In case you haven't been able to tell, I am in favor of opening the treasure chest of civilization and taking out and admiring the gold circlets, silver studs, and precious beads cached therein. Even at the risk of turning up a cliché (or two).
Our entire heritage hangs in the balance. Will the digital information age lock away knowledge that we can then unlock at any time, if only we know what to look for? Or will it make green our past, so that new and wonderful things can leaf and blossom from it as they have since its beginning? I don't know.
Consider this most beautiful description of love in the spring.
Song of Solomon, Chapter 2
10 My beloved spoke, and said unto me: 'Rise up, my love, my fair one, and come away.
11 For, lo, the winter is past, the rain is over and gone;
12 The flowers appear on the earth; the time of singing is come, and the voice of the turtle[dove] is heard in our land;
13 The fig-tree putteth forth her green figs, and the vines in blossom give forth their fragrance. Arise, my love, my fair one, and come away.

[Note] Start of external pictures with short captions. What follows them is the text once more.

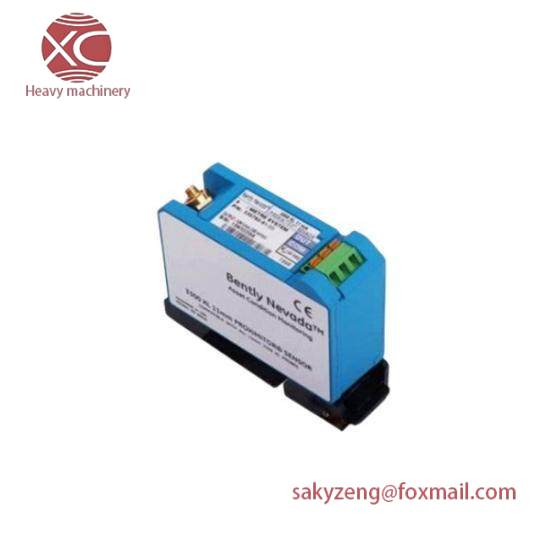 Bently Nevada 330780-51-CN  3300 XL 11 mm Proximitor Sensor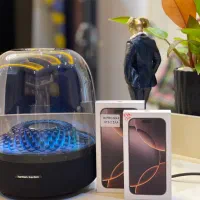 اپل iPhone 16 Pro با حافظهٔ ۲۵۶ گیگابایت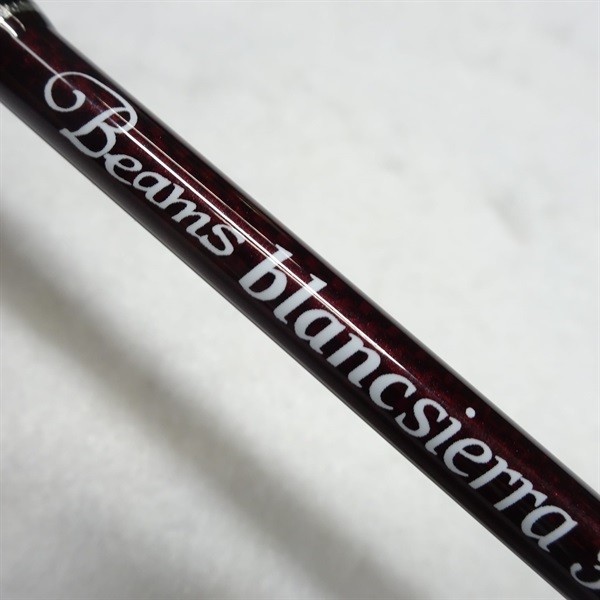 Fishman Beams Blanc Sierra 3.9UL Limited Cond/B+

Note that I have emended turtle to turtledove in chapter 2, verse 12. I happen to know that, even though I unfortunately do not read ancient Hebrew, the word for turtle should read turtledove. How do I know this? I cannot remember and have not been able to find out, in a rather summary search of the King James Bible (1611), the Revised Standard Version (1901), the English Standard Version (1971), the Living Bible (also 1971), and the Oxford Annotated Bible (1973), from which I learned so much about textual criticism.
I already know that my next post will (or maybe, given my changeable nature, I should say may) be headed "Spring Training." Which, for the record, I thought of before I knew that Major-League baseball announcer Ernie Harwell (1918-2010) opened the first Detroit Tigers Grapefruit-League game of the season by reciting the Song of Solomon, 2:12. He always said "turtle."